Task to carry out: Arrange the lines of the records below as a Markdown table with the columns Row and Entry, starting with the line containing "Does the image" and continuing through the end of the records. Number each line in Row and omit blank lines.

+++++

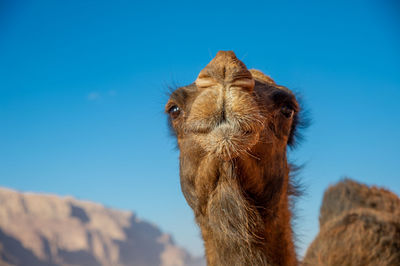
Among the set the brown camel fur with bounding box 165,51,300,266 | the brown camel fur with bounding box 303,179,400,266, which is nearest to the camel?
the brown camel fur with bounding box 165,51,300,266

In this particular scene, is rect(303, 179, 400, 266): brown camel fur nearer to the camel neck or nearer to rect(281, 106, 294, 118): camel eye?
the camel neck

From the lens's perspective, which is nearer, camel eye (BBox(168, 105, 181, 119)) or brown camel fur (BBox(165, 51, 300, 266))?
brown camel fur (BBox(165, 51, 300, 266))

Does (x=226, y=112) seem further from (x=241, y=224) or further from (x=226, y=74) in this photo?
(x=241, y=224)

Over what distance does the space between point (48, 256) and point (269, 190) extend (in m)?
40.5

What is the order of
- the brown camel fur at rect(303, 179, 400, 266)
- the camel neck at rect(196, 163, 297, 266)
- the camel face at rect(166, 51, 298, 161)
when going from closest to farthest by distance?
the camel face at rect(166, 51, 298, 161), the camel neck at rect(196, 163, 297, 266), the brown camel fur at rect(303, 179, 400, 266)

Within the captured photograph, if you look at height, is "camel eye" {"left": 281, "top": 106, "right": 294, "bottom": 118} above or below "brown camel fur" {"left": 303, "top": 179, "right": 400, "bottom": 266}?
above

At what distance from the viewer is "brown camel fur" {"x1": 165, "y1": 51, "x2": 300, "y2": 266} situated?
2.38 meters

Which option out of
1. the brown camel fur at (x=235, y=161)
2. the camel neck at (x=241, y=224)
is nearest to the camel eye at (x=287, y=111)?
the brown camel fur at (x=235, y=161)

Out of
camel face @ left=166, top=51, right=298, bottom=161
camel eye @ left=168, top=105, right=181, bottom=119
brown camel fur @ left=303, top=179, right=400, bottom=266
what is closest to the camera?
camel face @ left=166, top=51, right=298, bottom=161

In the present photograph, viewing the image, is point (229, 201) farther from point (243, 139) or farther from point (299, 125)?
point (299, 125)

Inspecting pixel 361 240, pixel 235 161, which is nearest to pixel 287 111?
pixel 235 161

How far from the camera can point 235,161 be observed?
2648mm

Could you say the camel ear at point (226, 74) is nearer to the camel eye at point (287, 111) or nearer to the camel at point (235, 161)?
the camel at point (235, 161)

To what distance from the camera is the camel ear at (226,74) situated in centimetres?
239
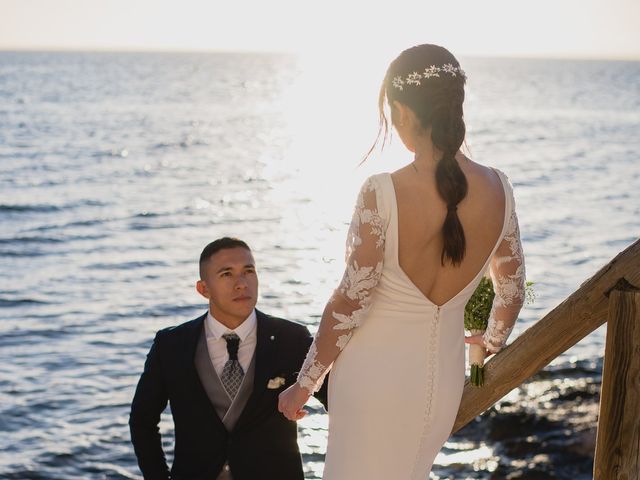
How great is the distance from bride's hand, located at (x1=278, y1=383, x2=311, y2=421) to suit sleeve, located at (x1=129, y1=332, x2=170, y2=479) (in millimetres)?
790

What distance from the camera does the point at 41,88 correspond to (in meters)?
92.2

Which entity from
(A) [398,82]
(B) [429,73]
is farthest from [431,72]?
(A) [398,82]

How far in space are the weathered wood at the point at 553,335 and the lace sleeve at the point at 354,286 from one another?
568 millimetres

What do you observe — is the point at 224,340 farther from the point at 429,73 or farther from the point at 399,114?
the point at 429,73

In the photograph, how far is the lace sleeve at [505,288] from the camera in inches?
130

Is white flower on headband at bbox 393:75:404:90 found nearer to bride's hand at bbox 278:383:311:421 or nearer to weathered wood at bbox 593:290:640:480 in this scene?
weathered wood at bbox 593:290:640:480

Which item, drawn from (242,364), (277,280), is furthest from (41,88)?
(242,364)

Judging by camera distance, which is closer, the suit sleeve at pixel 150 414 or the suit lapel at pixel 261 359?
the suit lapel at pixel 261 359

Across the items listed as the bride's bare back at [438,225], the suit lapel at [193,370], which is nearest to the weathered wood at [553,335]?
the bride's bare back at [438,225]

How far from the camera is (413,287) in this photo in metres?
3.13

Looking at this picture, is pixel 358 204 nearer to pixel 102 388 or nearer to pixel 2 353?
pixel 102 388

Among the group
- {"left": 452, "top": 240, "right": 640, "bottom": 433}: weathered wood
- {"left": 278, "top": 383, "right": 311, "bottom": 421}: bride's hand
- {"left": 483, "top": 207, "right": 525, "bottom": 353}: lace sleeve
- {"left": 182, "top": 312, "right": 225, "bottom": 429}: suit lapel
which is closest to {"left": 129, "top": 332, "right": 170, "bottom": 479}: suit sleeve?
{"left": 182, "top": 312, "right": 225, "bottom": 429}: suit lapel

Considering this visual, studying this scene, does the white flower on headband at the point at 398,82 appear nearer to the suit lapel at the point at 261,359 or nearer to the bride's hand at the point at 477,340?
the bride's hand at the point at 477,340

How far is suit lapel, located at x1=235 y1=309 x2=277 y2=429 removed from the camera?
3.88m
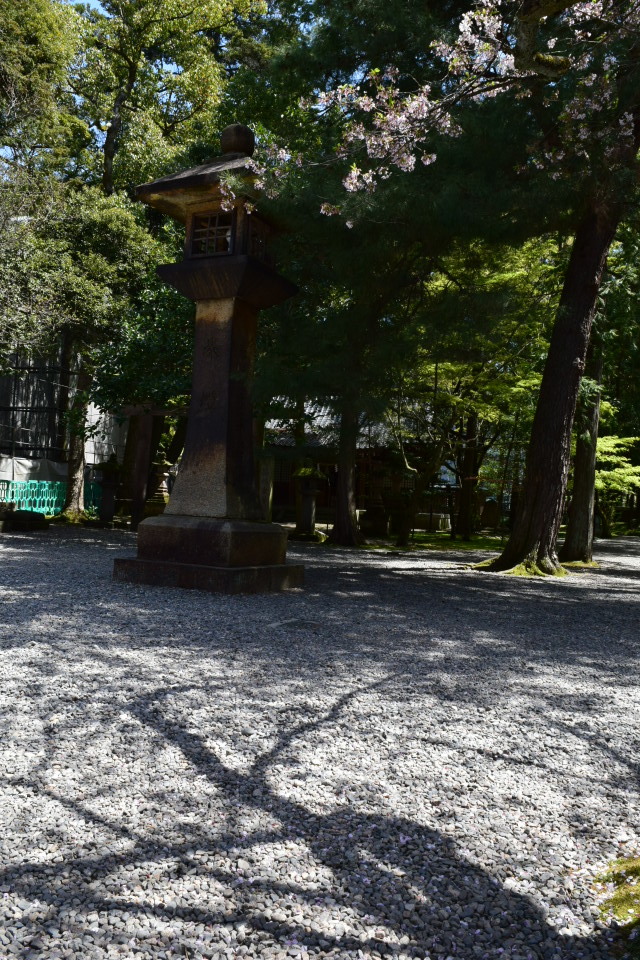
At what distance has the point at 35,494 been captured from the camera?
54.7 ft

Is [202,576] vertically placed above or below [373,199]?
below

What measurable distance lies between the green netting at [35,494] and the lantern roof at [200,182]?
9.91 m

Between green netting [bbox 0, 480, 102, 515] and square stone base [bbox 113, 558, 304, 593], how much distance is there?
383 inches

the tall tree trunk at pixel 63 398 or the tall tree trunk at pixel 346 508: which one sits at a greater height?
the tall tree trunk at pixel 63 398

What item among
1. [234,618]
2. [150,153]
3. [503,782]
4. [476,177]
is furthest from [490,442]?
[503,782]

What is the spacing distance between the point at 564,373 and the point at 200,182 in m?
5.12

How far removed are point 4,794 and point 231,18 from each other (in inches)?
834

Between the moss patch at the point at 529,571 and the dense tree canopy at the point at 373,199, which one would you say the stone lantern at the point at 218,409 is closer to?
the dense tree canopy at the point at 373,199

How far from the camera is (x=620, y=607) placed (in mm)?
7410

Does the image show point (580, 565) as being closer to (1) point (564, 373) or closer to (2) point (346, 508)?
(1) point (564, 373)

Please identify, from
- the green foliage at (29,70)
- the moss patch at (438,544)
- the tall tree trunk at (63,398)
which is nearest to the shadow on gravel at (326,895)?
the moss patch at (438,544)

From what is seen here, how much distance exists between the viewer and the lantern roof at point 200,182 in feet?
22.1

+++++

Response to the exercise:
| Row | Entry |
|---|---|
| 1 | Does the image show point (580, 565) as being closer to (1) point (564, 373) or closer to (2) point (346, 508)? |
| 2 | (1) point (564, 373) |
| 3 | Please identify, from |
| 4 | - the green foliage at (29,70) |
| 5 | - the moss patch at (438,544) |
| 6 | - the tall tree trunk at (63,398) |
| 7 | which is nearest to the shadow on gravel at (326,895)? |
| 8 | the moss patch at (438,544) |
| 9 | From what is seen here, how much distance exists between the viewer and the lantern roof at point 200,182 in feet? |
| 10 | 22.1 |